[ロンドン 10日 ロイター] - 英国のスナク首相は10日、北アイルランド紛争を終結させた和平合意から25年目を迎えて発表した声明で、和平合意の中心である自治政府による共同統治を復活させるための取り組みを強化する必要があると訴えた。
北アイルランド情勢は、英国の欧州連合(EU)離脱や他の政治的危機を受けて緊迫化。和平合意から25年目を記念する今週の行事に暗雲が垂れ込めている。記念行事には、和平合意に米国が仲介役として果たした役割を反映し、バイデン米大統領も出席する。
スナク氏は声明で「和平合意は英国とアイルランドの政府が手を組んだ成果であり、今週にバイデン大統領をお迎えするように、最も親密な同盟各国からの大きな国際的支援を受け続けている」と強調した。
「だが最も重要なのは、和平が北アイルランド自体の妥協に基づいていることだ」とも指摘。和平合意に際して難しい判断を下し、妥協を受け入れた関係者を祝福すると表明した。

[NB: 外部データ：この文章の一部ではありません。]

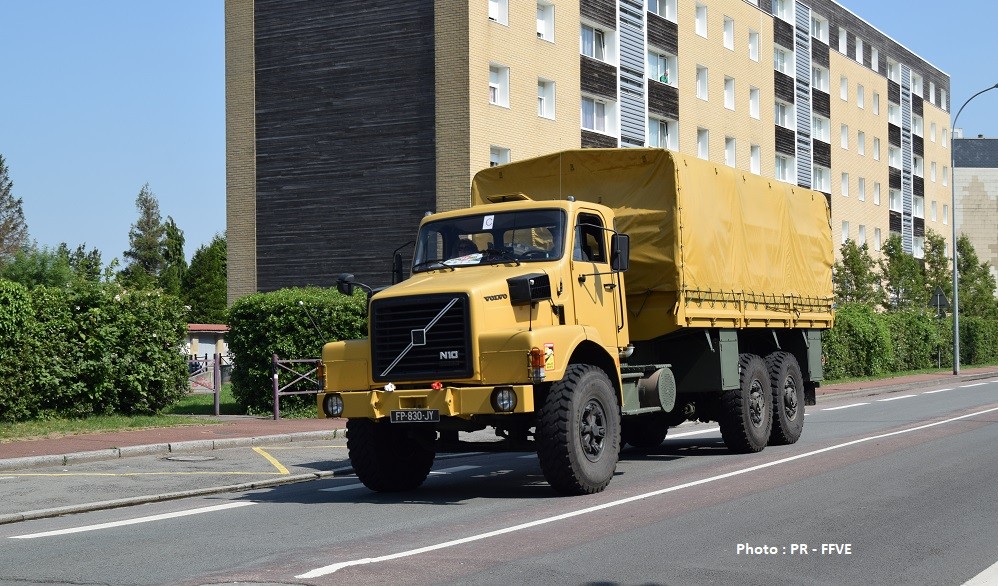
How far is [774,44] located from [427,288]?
50171 mm

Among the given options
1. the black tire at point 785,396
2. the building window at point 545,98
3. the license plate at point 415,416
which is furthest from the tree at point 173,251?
the license plate at point 415,416

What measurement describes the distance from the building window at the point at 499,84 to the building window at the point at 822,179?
29003mm

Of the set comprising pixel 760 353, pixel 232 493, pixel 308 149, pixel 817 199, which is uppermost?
pixel 308 149

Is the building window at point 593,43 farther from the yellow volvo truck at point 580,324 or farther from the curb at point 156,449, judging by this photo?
the yellow volvo truck at point 580,324

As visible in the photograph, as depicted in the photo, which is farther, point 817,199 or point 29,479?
point 817,199

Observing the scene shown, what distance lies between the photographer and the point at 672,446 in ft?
58.1

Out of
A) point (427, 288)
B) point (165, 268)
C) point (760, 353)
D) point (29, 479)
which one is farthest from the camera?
point (165, 268)

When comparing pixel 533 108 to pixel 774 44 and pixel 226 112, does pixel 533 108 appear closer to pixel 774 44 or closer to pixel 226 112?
pixel 226 112

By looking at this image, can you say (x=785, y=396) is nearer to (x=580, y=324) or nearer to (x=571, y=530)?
(x=580, y=324)

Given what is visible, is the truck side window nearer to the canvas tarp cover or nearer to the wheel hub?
the canvas tarp cover

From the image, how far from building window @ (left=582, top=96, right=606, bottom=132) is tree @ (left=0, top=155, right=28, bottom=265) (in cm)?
6910

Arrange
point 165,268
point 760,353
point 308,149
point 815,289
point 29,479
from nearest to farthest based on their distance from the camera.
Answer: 1. point 29,479
2. point 760,353
3. point 815,289
4. point 308,149
5. point 165,268

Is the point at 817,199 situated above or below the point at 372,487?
above

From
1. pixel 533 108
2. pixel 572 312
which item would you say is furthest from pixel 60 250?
pixel 572 312
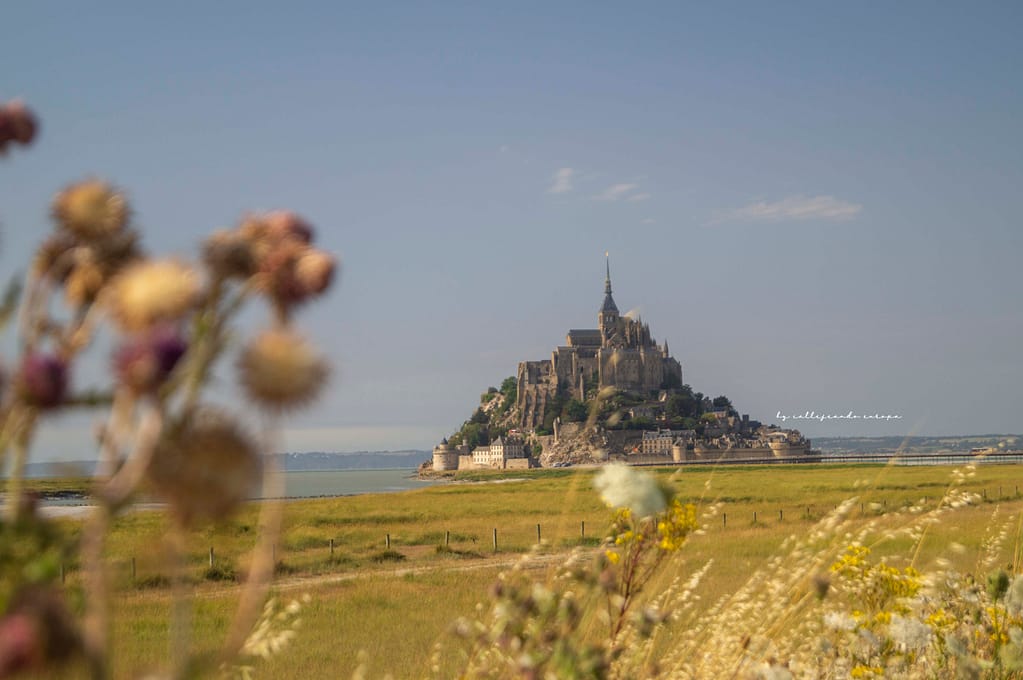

英国のEU離脱後の北アイルランドに英国本土と異なる取り扱いを定めた規則に反発し、民主統一党(DUP)は1年以上前から共同統治への参加を拒否している。
アイルランドのバラッカー首相は9日、北アイルランドにおける政治的膠着状態を解消するためスナク氏との取り組みを強化すると表明した。